- _SOURCE TEXT_
# # # # # # #
What we're ultimately targeting is that the flatbuffer pointers Micah noted
in [1] above can work a non-contiguous memory region.

Take a look here at [2]. Each of the colored boxes should be contiguous,
but they don't need to be packed together in memory for IPC. Note that the
"data header" in [2] are the flatbuf described in [1].


[1] https://github.com/apache/arrow/blob/master/format/Message.fbs
[2]
https://docs.google.com/presentation/d/1bB26ZNUq_YDsjXCtIp2UXWJFvN1P3wn_w-yKCzxlC8A/edit#slide=id.p29

On Wed, Jun 1, 2016 at 12:14 PM, Micah Kornfield <emkornfi...@gmail.com>
wrote:

> Hi Jacob,
> The current rough prototype/proposal of the IPC via shared memory is
> to do a depth first traversal of each arrays buffer and write them out
> to a contiguous memory block.  Metadata about array types and
> locations of buffers is persisted at the end of memory block in
> flatbuffer format [1].  Reading it back is a matter of using the
> metadata to create a structure (like the one you have above) that has
> pointers back to the contiguous memory block.  The work in progress
> C++ version of this located at [2].
# # # # # # #
- _TASK LIST_
[1] Count the lines of the records that contain the word "tree", and give only that number.
[2] Please continue the email about Arrow IPC over shared memory, starting after its last sentence.
The email and the records come from separate sources.
# # # # # # #
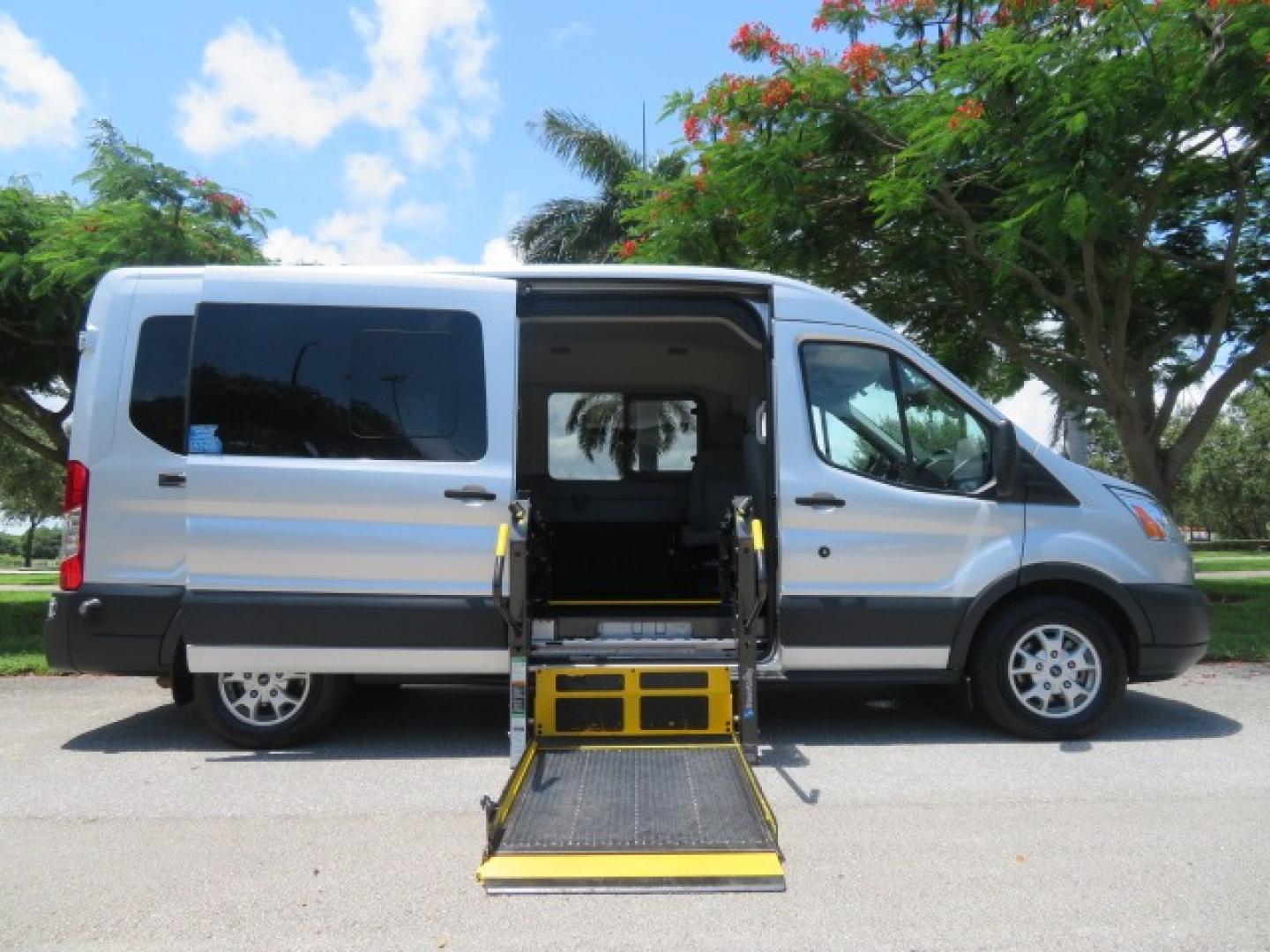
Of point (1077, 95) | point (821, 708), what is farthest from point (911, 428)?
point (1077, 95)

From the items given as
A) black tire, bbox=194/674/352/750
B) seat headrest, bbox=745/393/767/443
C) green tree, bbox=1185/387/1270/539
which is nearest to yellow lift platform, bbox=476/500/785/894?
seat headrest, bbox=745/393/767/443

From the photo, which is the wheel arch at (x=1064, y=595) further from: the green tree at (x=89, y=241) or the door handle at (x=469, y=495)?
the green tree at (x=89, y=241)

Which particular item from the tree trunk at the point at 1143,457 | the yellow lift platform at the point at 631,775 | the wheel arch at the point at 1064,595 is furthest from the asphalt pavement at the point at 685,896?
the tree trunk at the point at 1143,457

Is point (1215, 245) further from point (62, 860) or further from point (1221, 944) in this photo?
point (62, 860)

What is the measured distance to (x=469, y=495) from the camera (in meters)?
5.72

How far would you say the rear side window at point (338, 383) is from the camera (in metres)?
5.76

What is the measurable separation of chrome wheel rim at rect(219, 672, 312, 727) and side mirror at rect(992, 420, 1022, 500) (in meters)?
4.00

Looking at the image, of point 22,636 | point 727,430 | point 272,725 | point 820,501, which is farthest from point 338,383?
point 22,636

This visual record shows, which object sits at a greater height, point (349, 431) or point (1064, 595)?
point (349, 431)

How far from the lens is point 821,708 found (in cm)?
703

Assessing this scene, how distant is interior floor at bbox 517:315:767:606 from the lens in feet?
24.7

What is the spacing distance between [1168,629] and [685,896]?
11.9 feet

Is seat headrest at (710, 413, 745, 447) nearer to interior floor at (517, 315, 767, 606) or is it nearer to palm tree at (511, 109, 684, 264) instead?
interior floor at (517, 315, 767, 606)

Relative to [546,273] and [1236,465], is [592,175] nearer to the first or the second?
# # # # # # #
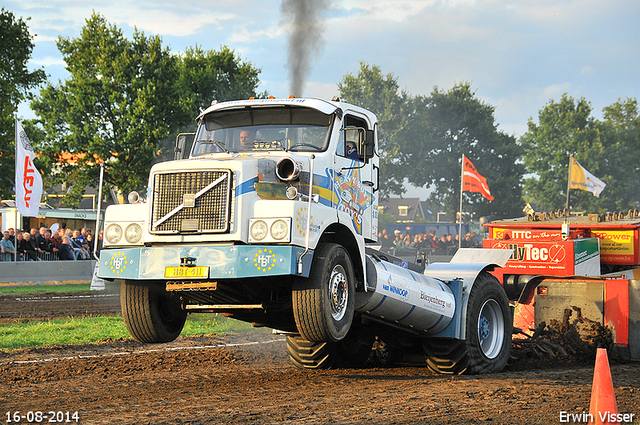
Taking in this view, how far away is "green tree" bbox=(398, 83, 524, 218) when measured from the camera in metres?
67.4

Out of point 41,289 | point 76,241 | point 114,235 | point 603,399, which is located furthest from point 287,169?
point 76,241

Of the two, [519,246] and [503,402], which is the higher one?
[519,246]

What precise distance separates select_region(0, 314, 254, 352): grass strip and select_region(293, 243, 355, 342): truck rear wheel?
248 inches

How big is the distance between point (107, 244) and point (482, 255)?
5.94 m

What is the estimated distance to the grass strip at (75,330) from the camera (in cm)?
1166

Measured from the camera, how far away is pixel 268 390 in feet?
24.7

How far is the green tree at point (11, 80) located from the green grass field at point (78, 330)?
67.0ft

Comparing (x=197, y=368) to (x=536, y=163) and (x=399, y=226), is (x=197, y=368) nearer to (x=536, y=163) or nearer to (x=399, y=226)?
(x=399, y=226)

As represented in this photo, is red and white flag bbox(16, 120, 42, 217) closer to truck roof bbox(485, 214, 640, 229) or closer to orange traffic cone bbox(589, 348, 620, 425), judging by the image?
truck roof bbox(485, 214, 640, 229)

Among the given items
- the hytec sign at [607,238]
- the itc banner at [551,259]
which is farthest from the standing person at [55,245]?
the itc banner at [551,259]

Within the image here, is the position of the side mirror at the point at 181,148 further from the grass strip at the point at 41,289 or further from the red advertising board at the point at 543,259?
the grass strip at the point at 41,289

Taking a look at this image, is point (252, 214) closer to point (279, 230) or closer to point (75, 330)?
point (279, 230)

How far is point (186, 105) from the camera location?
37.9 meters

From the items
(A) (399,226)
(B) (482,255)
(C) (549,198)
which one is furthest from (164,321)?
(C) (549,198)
# # # # # # #
- _RESPONSE LIST_
[1] 8

[2]
>
> I hope this helps.
>
> [1] https://github.com/apache/arrow/blob/master/format/Message.fbs
> [2]
> https://github.com/apache/arrow/blob/master/cpp/src/arrow/ipc/adapter.cc
>
> Cheers,
> Micah
>
> On Wed, Jun 1, 2016 at 10:53 AM, Jacob Quinn <quinn.jac...@gmail.com>
> wrote:
> > Having become familiar with the Arrow memory layout, and taking a stab at
> > an implementation in the Julia language, I've come up with a perhaps
> naive
> > question.
> >
> > A "type" (class) I have defined so far is:
> >
> > immutable Column{T} <: ArrowColumn{T}
> >     buffer::Vector{UInt8} # potential reference to mmap
> >     length::Int32
> >     null_count::Int32
> >     nulls::BitVector # null == 0 == false, not-null == 1 == true; always
> > padded to 64-byte alignments
> >     values::Vector{T} # always padded to 64-byte alignments
> > end
> >
> >
> > which aims to be an array/column that holds any "primitive" bits type
> `T`.
> > Note the exact layout matching with "length", "null_count", "nulls", and
> > "values".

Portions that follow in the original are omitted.